Les personnages sont devenus caricaturaux, sans profondeur, ni enracinement. La figure du père est soit absente soit violente, la femme réduite à son corps, l’homme présenté comme un être cupide ou idiot, et la jeune fille jamais comme une intellectuelle ou une actrice de changement.

Le double effondrement : sens et pudeur

Selon l’auteur, la crise actuelle repose sur deux piliers destructeurs :

  1. L’absence de vision créative :
    L’œuvre artistique, à l’origine, porte un message, une valeur, une interrogation. Aujourd’hui, on produit pour remplir les grilles horaires, pas pour transmettre du sens. Les dialogues sont creux, les intrigues décousues, les chocs dramatiques artificiels. Le vide règne.

  2. La banalisation du contenu sexuellement suggestif :
    Des scènes intimes sont introduites sans justification narrative, des dialogues vulgaires sont normalisés, et le seuil de la pudeur collective est délibérément franchi. La caméra devient voyeuriste, les scénaristes jouent avec les tabous, et le spectateur marocain – dans son foyer familial – se retrouve face à une violence symbolique sur ses propres valeurs.

Une rupture avec la réalité marocaine

Lakmani souligne que les artistes ne vivent plus dans le “vrai” Maroc. Beaucoup d’entre eux produisent selon les standards des plateformes globales, imitant Netflix ou d’autres modèles occidentaux, sans adaptation culturelle ni recul critique.

Le problème n’est pas la mondialisation en soi, mais la copie mal digérée. Au lieu de produire des récits enracinés dans notre patrimoine, on importe des formats, des langages et des visions du monde qui dénaturent notre propre identité.
____________
◆ Énoncé 1: Les affirmations suivantes concordent-elles avec l’extrait ci-dessus ? Répondez par oui ou par non, en citant à chaque fois les mots décisifs de l’extrait. (a) La figure du père y est décrite comme toujours bienveillante. (b) Le problème n’y est pas présenté comme la mondialisation en soi. (c) Les scènes intimes y sont introduites avec une justification narrative.
◆ Énoncé 2: Recopiez fidèlement le passage de l’extrait ci-dessus, de « Selon l’auteur, la » à « ses propres valeurs. ».

◆ Données:
____________
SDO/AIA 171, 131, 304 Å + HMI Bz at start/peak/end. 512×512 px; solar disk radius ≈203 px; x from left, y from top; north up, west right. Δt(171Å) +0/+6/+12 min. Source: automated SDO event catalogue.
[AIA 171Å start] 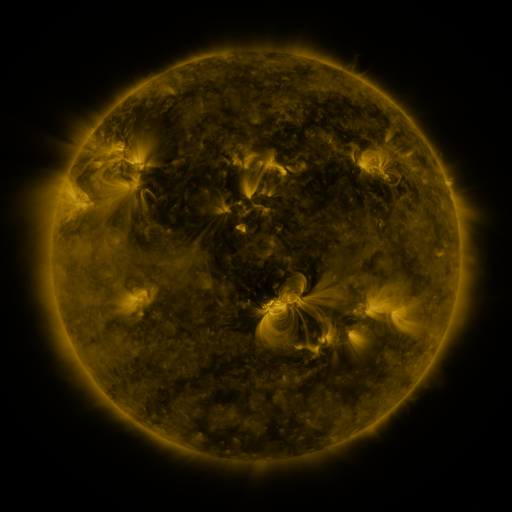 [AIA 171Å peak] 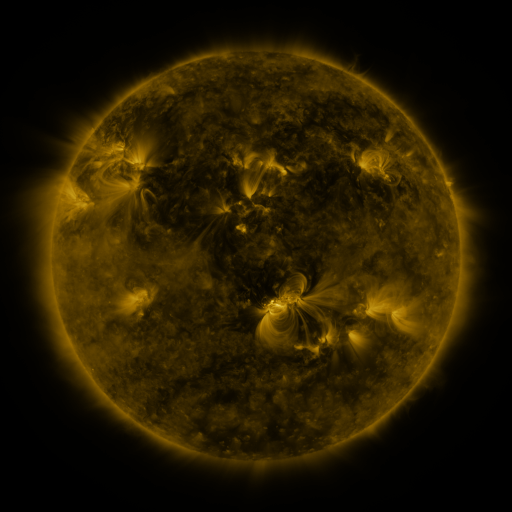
____________
◆ Réponse 1:
(a) Non : « La figure du père est soit absente soit violente ».
(b) Oui : « Le problème n’est pas la mondialisation en soi, mais la copie mal digérée. »
(c) Non : « Des scènes intimes sont introduites sans justification narrative ».

◆ Réponse 2:
Selon l’auteur, la crise actuelle repose sur deux piliers destructeurs :

  1. L’absence de vision créative :
    L’œuvre artistique, à l’origine, porte un message, une valeur, une interrogation. Aujourd’hui, on produit pour remplir les grilles horaires, pas pour transmettre du sens. Les dialogues sont creux, les intrigues décousues, les chocs dramatiques artificiels. Le vide règne.

  2. La banalisation du contenu sexuellement suggestif :
    Des scènes intimes sont introduites sans justification narrative, des dialogues vulgaires sont normalisés, et le seuil de la pudeur collective est délibérément franchi. La caméra devient voyeuriste, les scénaristes jouent avec les tabous, et le spectateur marocain – dans son foyer familial – se retrouve face à une violence symbolique sur ses propres valeurs.